## RAW DATA
--- --- ---
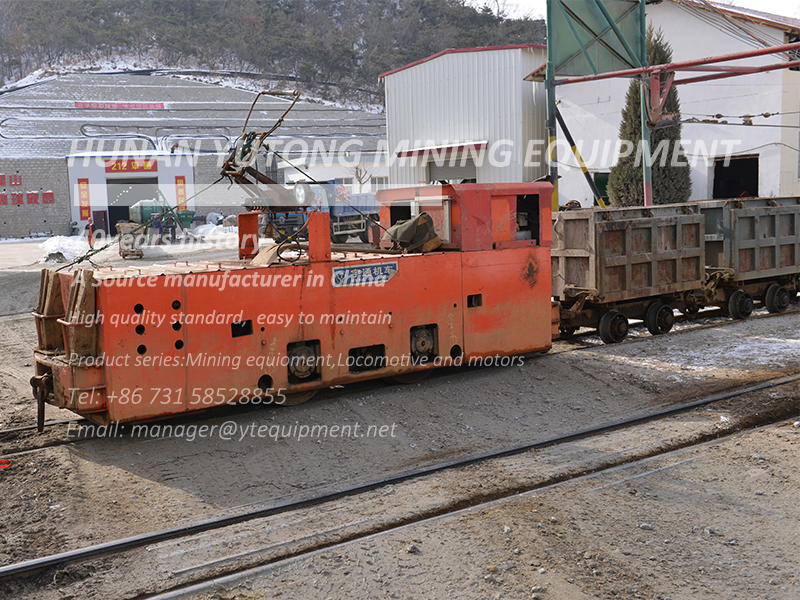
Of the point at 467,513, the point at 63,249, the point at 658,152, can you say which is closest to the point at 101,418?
--- --- ---
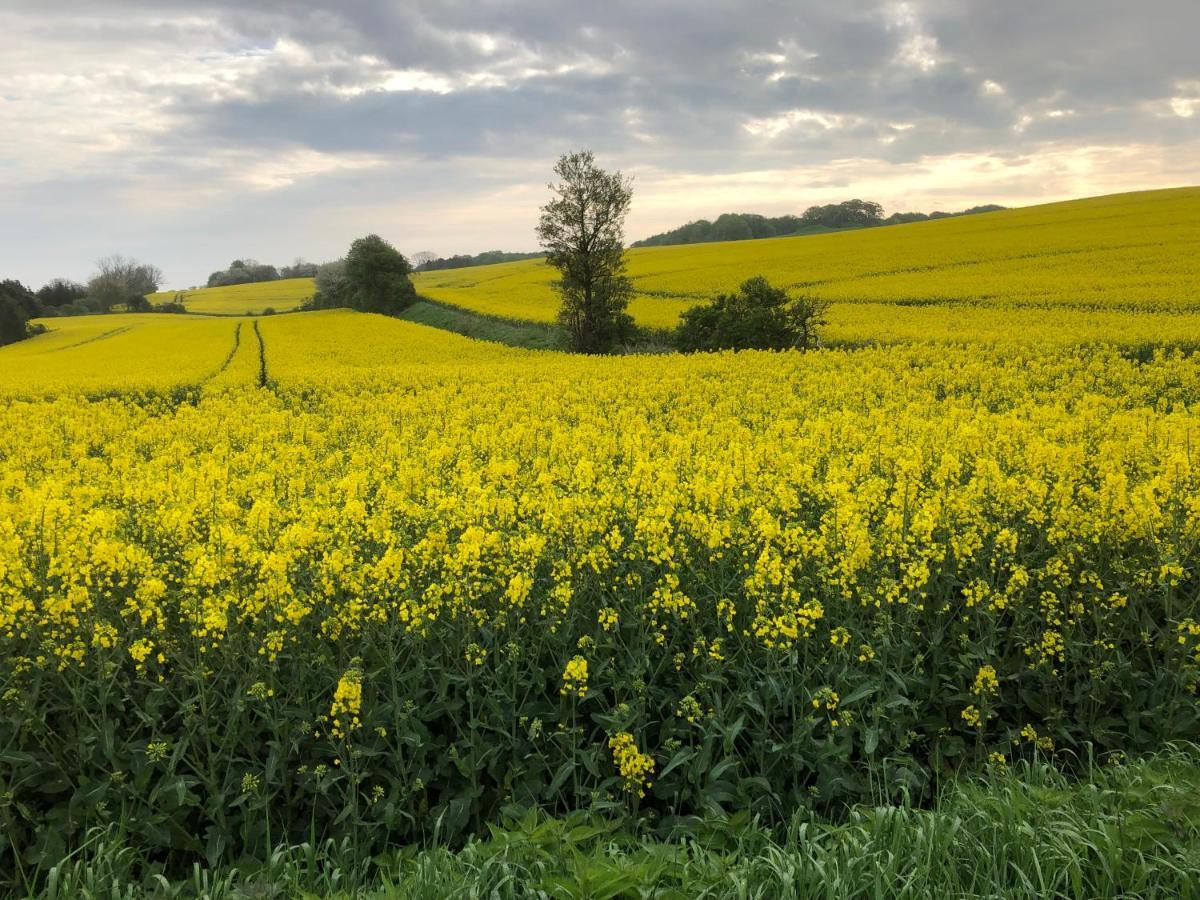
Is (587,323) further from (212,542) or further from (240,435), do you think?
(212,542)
--- --- ---
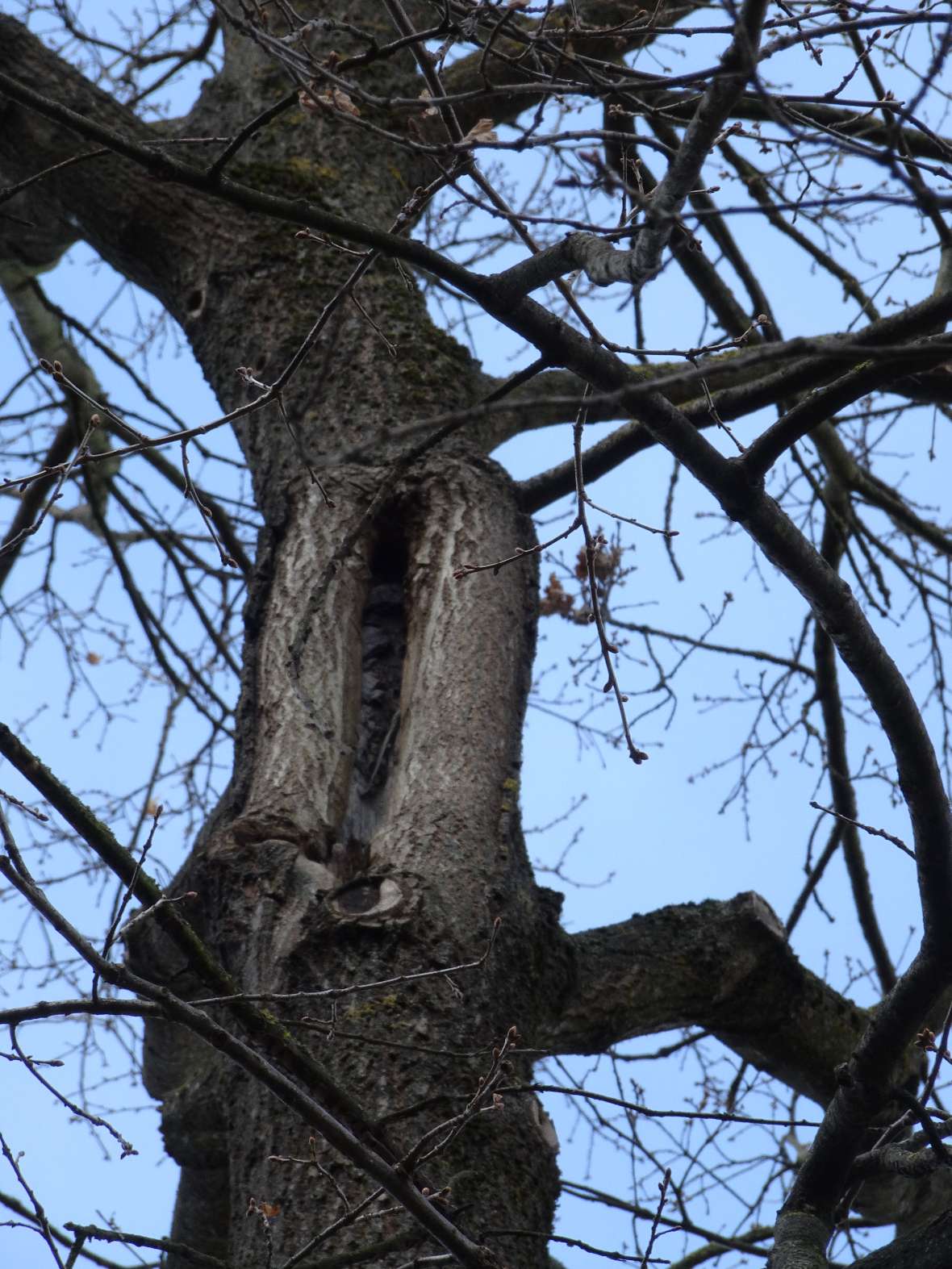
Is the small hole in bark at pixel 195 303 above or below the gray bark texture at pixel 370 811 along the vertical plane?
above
--- --- ---
## THE TASK
Count the lines in the three blocks that contain the string "above", with case counting. Reply with the number only.

## REPLY TO THE TASK
2